The Pennsylvania House of Representatives is considering a bill that would eliminate interchange fees for credit and debit cards on sales taxes. This measure is similar to one passed in Illinois several weeks ago, but with a new solution for handling the missing swipe fees. While exempting taxes from swipe fees may be a noble goal, the solution proffered by Pennsylvania lawmakers does not appear to be practical.

Illinois’ approach to this problem was to propose that customers swipe twice—once for the base cost of the goods and once for taxes and tips. This method would avoid interchange fees on taxes, though not a very user-friendly solution. The law goes into effect in July 2025, giving the state a full year to resolve these issues.

In Pennsylvania, meanwhile, the plan is for credit card companies to refund merchants the portion of the fee incurred by the sales tax.

“This proposal only makes sense to folks who don’t know how the industry operates,” said Don Apgar, Director of the Merchants Payment Practice at Javelin Strategy & Research. “When you make a card purchase—any card at any merchant—the merchant only sends the total billable amount for authorization and settlement to the cardholder’s bill. Processors don’t get the tax amount broken out as part of the sale, so they currently have no way to calculate the refund due to the merchant for the tax portion of the sale.”

Further Complications

Another problem is that sales tax varies by county, which is not likely to be part of any processor’s merchant address database. Maintaining an updated sales tax database and handling periodic merchant refund processes would be a huge lift for processors.

There’s also the question of how much impact this would have on consumers.

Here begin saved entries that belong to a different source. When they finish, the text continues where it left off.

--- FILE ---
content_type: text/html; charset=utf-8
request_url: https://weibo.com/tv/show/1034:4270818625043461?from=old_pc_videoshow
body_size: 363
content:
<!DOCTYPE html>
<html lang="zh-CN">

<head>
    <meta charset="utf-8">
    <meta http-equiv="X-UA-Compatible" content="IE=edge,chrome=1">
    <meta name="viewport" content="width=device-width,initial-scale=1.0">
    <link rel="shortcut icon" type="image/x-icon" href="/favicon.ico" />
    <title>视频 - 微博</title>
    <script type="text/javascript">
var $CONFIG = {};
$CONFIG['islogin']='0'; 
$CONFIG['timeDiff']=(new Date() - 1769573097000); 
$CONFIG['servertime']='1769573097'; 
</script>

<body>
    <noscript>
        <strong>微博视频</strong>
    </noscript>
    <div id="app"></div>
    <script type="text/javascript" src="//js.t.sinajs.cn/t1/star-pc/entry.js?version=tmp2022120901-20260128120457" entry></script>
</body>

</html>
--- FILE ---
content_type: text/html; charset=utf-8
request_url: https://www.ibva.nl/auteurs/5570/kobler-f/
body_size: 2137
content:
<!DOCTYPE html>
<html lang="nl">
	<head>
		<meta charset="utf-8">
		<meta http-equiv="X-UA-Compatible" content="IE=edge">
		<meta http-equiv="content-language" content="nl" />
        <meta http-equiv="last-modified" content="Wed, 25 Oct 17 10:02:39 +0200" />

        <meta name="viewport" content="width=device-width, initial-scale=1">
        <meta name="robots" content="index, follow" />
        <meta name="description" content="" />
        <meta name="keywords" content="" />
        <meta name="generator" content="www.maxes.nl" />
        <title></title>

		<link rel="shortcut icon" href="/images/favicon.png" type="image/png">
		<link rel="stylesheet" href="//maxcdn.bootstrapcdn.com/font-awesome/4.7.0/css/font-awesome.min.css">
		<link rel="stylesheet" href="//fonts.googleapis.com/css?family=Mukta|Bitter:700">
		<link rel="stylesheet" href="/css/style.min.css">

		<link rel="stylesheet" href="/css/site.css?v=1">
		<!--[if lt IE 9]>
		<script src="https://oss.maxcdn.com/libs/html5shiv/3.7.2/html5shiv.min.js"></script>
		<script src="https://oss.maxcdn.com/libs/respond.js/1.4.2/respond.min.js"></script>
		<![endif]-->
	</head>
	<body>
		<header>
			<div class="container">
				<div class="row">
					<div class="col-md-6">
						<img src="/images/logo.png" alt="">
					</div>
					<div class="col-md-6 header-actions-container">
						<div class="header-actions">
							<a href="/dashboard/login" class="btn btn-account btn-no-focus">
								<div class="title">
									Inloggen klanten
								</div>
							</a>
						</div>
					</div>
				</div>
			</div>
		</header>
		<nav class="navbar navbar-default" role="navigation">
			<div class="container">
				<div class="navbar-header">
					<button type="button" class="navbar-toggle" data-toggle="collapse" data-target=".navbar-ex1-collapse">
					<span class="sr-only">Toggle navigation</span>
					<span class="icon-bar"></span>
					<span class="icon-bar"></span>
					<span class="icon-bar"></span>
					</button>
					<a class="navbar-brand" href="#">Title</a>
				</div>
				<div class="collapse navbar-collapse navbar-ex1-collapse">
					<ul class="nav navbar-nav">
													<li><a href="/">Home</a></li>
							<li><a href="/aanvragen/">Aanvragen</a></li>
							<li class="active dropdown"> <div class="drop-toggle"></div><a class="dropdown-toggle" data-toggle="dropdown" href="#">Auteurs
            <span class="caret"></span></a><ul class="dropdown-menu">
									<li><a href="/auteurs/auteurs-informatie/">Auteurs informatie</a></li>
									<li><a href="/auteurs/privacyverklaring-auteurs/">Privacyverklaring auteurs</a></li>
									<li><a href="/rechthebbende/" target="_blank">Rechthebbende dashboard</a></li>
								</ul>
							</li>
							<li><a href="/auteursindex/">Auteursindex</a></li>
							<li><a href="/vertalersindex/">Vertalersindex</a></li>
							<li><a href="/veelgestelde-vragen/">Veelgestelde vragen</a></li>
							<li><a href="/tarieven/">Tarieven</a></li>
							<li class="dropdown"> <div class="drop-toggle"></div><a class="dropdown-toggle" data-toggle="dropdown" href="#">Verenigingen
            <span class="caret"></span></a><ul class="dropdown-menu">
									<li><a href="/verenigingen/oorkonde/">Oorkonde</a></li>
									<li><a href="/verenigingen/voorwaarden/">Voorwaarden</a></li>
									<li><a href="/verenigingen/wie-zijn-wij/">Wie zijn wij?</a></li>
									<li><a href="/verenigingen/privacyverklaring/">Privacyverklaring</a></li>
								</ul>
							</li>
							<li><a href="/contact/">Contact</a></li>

A spokesperson for community banks and credit unions told Spotlight PA that the state currently receives around $6 billion in swipe fee revenue annually. Eliminating the fee on sales tax would cut about $400 million of that revenue annually, or about 0.1% of total credit card purchase revenue.

The bill would still need to pass Pennsylvania’s Senate in order to become law. Speculation is that the Republican-controlled Senate is unlikely to pass the bill, even if the measure passes the Democratic-controlled House.